- Born: Steven Fondren March 3, 1967 (age 59) Chicago, Illinois, U.S.
- Education: Chicago State University (BA)
- Occupation: Author
- Political party: Independent
- Children: 1

= Steven Whitehurst =

American poet

Steven Whitehurst (born March 3, 1967) is an African-American author, poet, and educator who currently resides in Calumet City, Illinois.

== Biography ==

Born Steven Fondren into a single-parent family on the South Side of Chicago, Illinois, he was raised by his mother Oneda Fondren, and grandmother Sarah Fondren. When he was young his mother married and her name became Oneda Whitehurst. Steven was adopted by the groom and his last name was also changed to Whitehurst. At this time he moved to, and subsequently grew up in, Harvey, Illinois.

After graduating from Thornton Township High School in 1984, Whitehurst attended Southern Illinois University at Carbondale where he was a U.S. Air Force ROTC student. He moved on to become a double degree high honors graduate of Thornton Community College—now South Suburban College—with degrees in history and geography. While there Whitehurst was inducted into the Phi Theta Kappa Honor Fraternity. He then graduated cum laude from Chicago State University with a B.A. in history and a minor in political science. Whitehurst later returned to Chicago State University to pursue additional educational credits in the history/ethnic studies graduate degree program. His political activities included participating in civil rights marches for racial/social justice; working as a canvasser for numerous political campaigns including those of Senator Carol Moseley Braun, Judge R. Eugene Pincham, and the Jesse Jackson presidential campaign, 1988; and being appointed and briefly serving as the Illinois Solidarity Party's 2nd Congressional District State Central Committeeman and Thornton Township Committeeman.

After college he worked for the United States Equal Employment Opportunity Commission as an investigator. In 1991, Whitehurst returned to his alma mater -- South Suburban College—as the Academic Skills/Transition Advisor for the Student Support Services TRIO Grant Program. In 1994, he was promoted to an administrative post as the college's Director of Student Development, where he initiated, developed, and oversaw the school's first transfer articulation agreement with a historically Black college/university - Wilberforce University. In the position of Director of Student Development he managed seven departments, both in academic and student support areas—including the Student Support Services Grant Program for which he had previously worked. In 1996, he was forced to retire due to health issues.

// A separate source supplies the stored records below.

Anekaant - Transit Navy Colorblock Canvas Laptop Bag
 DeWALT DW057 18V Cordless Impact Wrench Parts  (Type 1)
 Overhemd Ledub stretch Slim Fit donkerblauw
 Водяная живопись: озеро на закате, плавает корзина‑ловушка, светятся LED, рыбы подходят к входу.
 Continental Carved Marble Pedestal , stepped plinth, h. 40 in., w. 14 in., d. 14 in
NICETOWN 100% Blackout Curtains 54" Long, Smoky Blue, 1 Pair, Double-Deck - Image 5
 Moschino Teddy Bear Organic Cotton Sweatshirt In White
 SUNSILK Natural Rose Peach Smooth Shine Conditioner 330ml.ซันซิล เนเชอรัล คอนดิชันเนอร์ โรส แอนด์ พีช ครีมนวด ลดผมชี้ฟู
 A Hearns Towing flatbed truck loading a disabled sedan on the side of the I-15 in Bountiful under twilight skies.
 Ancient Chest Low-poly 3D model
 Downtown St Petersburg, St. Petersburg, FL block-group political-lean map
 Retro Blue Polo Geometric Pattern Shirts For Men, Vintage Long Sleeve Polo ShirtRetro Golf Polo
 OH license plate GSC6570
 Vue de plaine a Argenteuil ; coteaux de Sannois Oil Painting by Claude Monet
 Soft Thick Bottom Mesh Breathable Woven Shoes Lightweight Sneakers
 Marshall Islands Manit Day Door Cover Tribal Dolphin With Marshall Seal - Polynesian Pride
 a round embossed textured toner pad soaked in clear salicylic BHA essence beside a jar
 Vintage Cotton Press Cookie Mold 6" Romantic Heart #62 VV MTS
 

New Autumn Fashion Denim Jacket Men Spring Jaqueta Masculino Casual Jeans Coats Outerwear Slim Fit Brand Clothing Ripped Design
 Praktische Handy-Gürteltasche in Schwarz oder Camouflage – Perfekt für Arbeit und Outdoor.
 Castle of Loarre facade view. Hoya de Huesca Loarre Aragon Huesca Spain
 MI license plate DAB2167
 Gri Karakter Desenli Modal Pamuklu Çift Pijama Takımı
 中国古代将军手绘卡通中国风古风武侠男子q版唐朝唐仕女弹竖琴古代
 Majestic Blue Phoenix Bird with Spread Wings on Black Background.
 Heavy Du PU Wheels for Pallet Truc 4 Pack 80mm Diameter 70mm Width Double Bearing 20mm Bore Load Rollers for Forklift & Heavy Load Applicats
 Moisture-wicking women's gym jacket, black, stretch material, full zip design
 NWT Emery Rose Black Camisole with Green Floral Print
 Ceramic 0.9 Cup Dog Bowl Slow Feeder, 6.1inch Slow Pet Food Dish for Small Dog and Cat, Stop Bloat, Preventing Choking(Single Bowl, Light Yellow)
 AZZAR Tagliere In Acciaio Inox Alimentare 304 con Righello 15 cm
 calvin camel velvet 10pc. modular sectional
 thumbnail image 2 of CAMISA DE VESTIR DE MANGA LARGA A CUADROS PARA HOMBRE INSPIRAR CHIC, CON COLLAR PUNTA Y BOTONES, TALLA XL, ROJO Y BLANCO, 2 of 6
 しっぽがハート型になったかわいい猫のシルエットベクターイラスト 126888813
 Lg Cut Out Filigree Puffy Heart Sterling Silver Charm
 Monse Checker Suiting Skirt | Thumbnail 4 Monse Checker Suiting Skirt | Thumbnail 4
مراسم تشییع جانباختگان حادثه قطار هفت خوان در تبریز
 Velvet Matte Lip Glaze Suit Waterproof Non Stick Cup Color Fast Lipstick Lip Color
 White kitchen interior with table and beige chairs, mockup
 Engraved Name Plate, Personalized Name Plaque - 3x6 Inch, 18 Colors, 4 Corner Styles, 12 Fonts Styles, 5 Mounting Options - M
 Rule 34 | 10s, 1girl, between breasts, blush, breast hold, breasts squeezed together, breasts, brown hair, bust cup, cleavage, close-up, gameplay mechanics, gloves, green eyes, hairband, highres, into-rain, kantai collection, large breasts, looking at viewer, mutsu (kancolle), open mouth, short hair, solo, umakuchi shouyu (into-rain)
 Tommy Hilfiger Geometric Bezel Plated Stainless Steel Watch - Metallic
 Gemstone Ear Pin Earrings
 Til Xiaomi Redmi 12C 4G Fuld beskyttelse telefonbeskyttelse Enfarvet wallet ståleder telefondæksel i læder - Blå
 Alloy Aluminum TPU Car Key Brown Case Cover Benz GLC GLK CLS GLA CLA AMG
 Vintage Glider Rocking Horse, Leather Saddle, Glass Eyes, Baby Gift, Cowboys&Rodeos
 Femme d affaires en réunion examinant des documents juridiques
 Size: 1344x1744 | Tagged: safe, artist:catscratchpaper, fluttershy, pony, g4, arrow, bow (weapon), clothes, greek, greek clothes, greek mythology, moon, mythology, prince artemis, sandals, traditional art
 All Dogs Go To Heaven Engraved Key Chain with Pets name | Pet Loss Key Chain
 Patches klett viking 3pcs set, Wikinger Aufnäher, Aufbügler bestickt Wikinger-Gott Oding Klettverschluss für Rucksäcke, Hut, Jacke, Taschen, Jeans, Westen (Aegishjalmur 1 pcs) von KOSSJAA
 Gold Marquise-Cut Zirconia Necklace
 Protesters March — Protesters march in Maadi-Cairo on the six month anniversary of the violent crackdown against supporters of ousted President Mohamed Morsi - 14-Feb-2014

Whitehurst is the author of the book Words From An Unchained Mind and contributed to Rodney King And The L.A. Rebellion: Analysis & Commentary By 13 Independent Black Writers. Whitehurst was also among those featured on the nationally televised program Heroes: A Triumph Of Spirit, Vol. 4, which highlighted positive individuals in the African-American community. His book and movie reviews have appeared in numerous publications. Steven has written pieces supporting Barack Obama's presidential campaigns, pieces calling for universal health care in America, and for the legalization of marijuana.

==Books==
- Words From An Unchained Mind (United Brothers & Sisters Communications Systems, 1991. ISBN 1-56411-014-1)
- Rodney King And The L.A. Rebellion: Analysis & Commentary By 13 Independent Black Writers (United Brothers & Sisters Communications Systems, 1992. ISBN 1-56411-036-2)

==Awards==
- New Scriblerus Society Creative Excellence Award
- Afrique Newsmagazine 1994 Malcolm X Award for Self-Actualization
- 1995 Hero Award
- Listed in "Who's Who In America"
- Listed in "Who's Who Among African Americans"
- Listed in "Who's Who In Writers, Editors & Poets"

==Reviews==
- The FBI's War On Black America Documentary By Denis Mueller and Deb Ellis (MPI Home Video, ISBN 1-55607-982-6) - Reviewed in "The National Newport News & Commentator," July/August 1992.
- My Life With The Black Panther Party By Akua Njeri (Burning Spear Publications) - Reviewed in the "South Suburban Standard" Newspaper, January 9, 1992.
- Culture of Violence: The Foundation of White America On Slavery and Genocide By Penny Hess (Burning Spear Publications) - Reviewed in the "Multicultural Publishers Exchange," January/February 1993.
- The Last Speeches of Huey P. Newton Presentations By Omali Yeshitela (Burning Spear Publications) - Reviewed in the "Multicultural Publishers Exchange," January/February 1993.